___ Dataset

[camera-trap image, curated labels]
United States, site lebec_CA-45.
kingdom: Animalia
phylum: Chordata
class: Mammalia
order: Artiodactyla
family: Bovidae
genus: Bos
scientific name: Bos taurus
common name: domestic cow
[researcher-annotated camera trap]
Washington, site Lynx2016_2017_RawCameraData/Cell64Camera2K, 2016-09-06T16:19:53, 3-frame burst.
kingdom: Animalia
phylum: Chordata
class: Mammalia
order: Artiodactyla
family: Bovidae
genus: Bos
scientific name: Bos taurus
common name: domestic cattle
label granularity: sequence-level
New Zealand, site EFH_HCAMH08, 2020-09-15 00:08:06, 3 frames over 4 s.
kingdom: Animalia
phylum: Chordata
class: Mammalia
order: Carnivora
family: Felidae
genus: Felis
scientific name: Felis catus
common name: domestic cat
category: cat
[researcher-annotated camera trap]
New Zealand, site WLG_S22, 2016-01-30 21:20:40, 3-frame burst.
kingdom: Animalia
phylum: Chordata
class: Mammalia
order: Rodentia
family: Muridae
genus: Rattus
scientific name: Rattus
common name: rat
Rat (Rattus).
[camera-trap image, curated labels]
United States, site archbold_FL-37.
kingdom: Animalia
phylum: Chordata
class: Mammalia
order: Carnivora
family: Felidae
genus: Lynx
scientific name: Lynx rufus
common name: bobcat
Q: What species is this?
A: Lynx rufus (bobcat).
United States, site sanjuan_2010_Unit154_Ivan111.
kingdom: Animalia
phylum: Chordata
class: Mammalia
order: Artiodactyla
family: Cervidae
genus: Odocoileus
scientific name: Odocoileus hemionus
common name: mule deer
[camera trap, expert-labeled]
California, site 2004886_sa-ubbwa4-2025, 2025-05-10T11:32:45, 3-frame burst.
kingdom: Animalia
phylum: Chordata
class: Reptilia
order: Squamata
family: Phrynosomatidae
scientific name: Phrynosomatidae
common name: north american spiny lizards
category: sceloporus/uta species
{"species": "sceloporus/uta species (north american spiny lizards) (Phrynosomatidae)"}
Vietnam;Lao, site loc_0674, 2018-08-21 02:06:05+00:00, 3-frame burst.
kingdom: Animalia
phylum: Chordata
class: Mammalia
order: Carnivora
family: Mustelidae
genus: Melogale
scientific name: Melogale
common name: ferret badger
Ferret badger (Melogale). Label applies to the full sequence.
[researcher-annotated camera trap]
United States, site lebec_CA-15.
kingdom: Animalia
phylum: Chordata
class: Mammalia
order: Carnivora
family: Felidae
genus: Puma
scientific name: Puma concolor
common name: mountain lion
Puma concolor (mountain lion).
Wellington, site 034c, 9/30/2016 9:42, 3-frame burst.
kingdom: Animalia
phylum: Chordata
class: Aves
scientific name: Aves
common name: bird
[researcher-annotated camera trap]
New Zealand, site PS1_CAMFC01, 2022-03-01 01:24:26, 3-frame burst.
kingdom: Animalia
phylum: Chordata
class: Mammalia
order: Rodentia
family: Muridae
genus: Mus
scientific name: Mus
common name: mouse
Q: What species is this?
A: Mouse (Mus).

______

Problem to work on |
Down to the last line, reproduce the entries above precisely.

Answer to this problem |
[camera-trap image, curated labels]
United States, site lebec_CA-45.
kingdom: Animalia
phylum: Chordata
class: Mammalia
order: Artiodactyla
family: Bovidae
genus: Bos
scientific name: Bos taurus
common name: domestic cow
[researcher-annotated camera trap]
Washington, site Lynx2016_2017_RawCameraData/Cell64Camera2K, 2016-09-06T16:19:53, 3-frame burst.
kingdom: Animalia
phylum: Chordata
class: Mammalia
order: Artiodactyla
family: Bovidae
genus: Bos
scientific name: Bos taurus
common name: domestic cattle
label granularity: sequence-level
New Zealand, site EFH_HCAMH08, 2020-09-15 00:08:06, 3 frames over 4 s.
kingdom: Animalia
phylum: Chordata
class: Mammalia
order: Carnivora
family: Felidae
genus: Felis
scientific name: Felis catus
common name: domestic cat
category: cat
[researcher-annotated camera trap]
New Zealand, site WLG_S22, 2016-01-30 21:20:40, 3-frame burst.
kingdom: Animalia
phylum: Chordata
class: Mammalia
order: Rodentia
family: Muridae
genus: Rattus
scientific name: Rattus
common name: rat
Rat (Rattus).
[camera-trap image, curated labels]
United States, site archbold_FL-37.
kingdom: Animalia
phylum: Chordata
class: Mammalia
order: Carnivora
family: Felidae
genus: Lynx
scientific name: Lynx rufus
common name: bobcat
Q: What species is this?
A: Lynx rufus (bobcat).
United States, site sanjuan_2010_Unit154_Ivan111.
kingdom: Animalia
phylum: Chordata
class: Mammalia
order: Artiodactyla
family: Cervidae
genus: Odocoileus
scientific name: Odocoileus hemionus
common name: mule deer
[camera trap, expert-labeled]
California, site 2004886_sa-ubbwa4-2025, 2025-05-10T11:32:45, 3-frame burst.
kingdom: Animalia
phylum: Chordata
class: Reptilia
order: Squamata
family: Phrynosomatidae
scientific name: Phrynosomatidae
common name: north american spiny lizards
category: sceloporus/uta species
{"species": "sceloporus/uta species (north american spiny lizards) (Phrynosomatidae)"}
Vietnam;Lao, site loc_0674, 2018-08-21 02:06:05+00:00, 3-frame burst.
kingdom: Animalia
phylum: Chordata
class: Mammalia
order: Carnivora
family: Mustelidae
genus: Melogale
scientific name: Melogale
common name: ferret badger
Ferret badger (Melogale). Label applies to the full sequence.
[researcher-annotated camera trap]
United States, site lebec_CA-15.
kingdom: Animalia
phylum: Chordata
class: Mammalia
order: Carnivora
family: Felidae
genus: Puma
scientific name: Puma concolor
common name: mountain lion
Puma concolor (mountain lion).
Wellington, site 034c, 9/30/2016 9:42, 3-frame burst.
kingdom: Animalia
phylum: Chordata
class: Aves
scientific name: Aves
common name: bird
[researcher-annotated camera trap]
New Zealand, site PS1_CAMFC01, 2022-03-01 01:24:26, 3-frame burst.
kingdom: Animalia
phylum: Chordata
class: Mammalia
order: Rodentia
family: Muridae
genus: Mus
scientific name: Mus
common name: mouse
Q: What species is this?
A: Mouse (Mus).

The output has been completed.